Just as the athlete must condition his body through rigorous training and practice to be ready to compete, so as Christians we must train our bodies through self-control so we can prepare ourselves for the work of God. John Wesley's mother once said that “anything which increases the authority of the body over the mind is an evil thing.”

The Spirit-filled life will produce faithfulness, gentleness and self-control.

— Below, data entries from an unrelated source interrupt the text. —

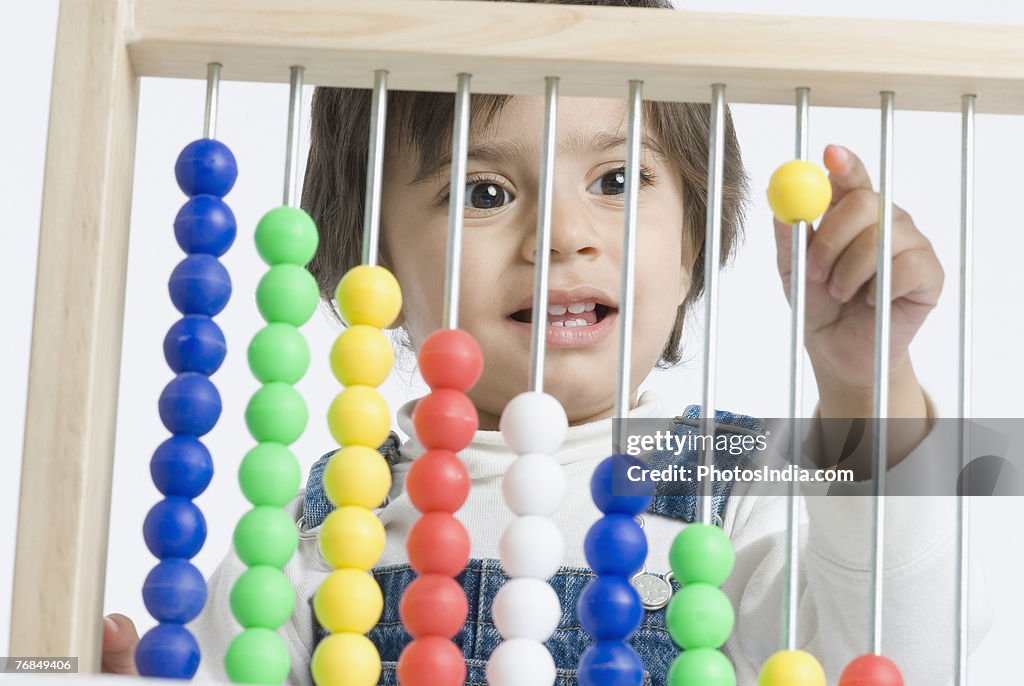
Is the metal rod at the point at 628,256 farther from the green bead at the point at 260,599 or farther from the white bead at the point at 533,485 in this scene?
the green bead at the point at 260,599

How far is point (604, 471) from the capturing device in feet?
2.11

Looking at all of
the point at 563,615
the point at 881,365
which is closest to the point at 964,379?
the point at 881,365

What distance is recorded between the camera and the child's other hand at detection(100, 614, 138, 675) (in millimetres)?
776

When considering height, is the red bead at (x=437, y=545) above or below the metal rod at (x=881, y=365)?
below

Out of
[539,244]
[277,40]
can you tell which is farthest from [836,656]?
[277,40]

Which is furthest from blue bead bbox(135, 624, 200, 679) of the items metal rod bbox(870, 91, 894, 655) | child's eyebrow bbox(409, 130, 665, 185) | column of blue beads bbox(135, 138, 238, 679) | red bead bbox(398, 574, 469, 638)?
child's eyebrow bbox(409, 130, 665, 185)

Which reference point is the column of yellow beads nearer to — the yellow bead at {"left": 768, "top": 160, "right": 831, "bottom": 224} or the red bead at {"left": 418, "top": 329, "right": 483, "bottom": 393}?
the red bead at {"left": 418, "top": 329, "right": 483, "bottom": 393}

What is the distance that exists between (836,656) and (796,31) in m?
0.37

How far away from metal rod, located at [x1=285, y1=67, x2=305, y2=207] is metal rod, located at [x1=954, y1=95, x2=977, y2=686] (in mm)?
312

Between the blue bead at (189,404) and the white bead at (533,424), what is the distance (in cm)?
14

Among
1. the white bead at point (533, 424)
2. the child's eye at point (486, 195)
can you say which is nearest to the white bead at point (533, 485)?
the white bead at point (533, 424)

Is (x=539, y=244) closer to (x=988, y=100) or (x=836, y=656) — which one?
(x=988, y=100)

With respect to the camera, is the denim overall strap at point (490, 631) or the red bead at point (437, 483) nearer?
the red bead at point (437, 483)

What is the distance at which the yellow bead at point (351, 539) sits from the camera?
63 cm
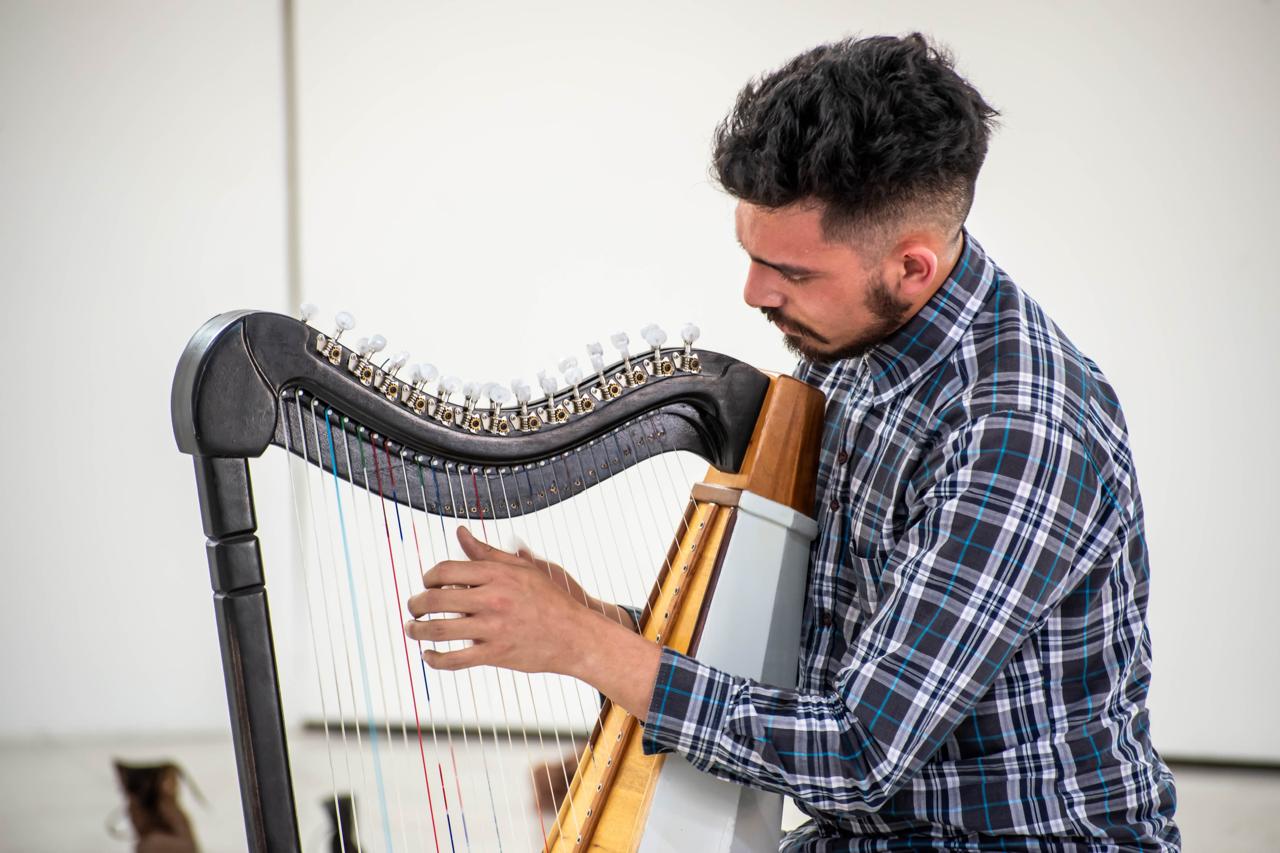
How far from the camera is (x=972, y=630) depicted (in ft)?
3.58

The story is told of a man who glanced at the obituary column one day and in total surprise saw his name there. It indicated that he had just died. At first, he laughed, but then the phone began to ring with friends and acquaintances expressing their sympathy. He called the newspaper editor and angrily reported that he was alive. The editor was apologetic. In a flash of inspiration, he said; “Do not worry, sir, I will make it all right, for tomorrow I will put your name in the births column.” When we have trusted Christ as our Savior and been born again, our life must produce the fruit of the Spirit.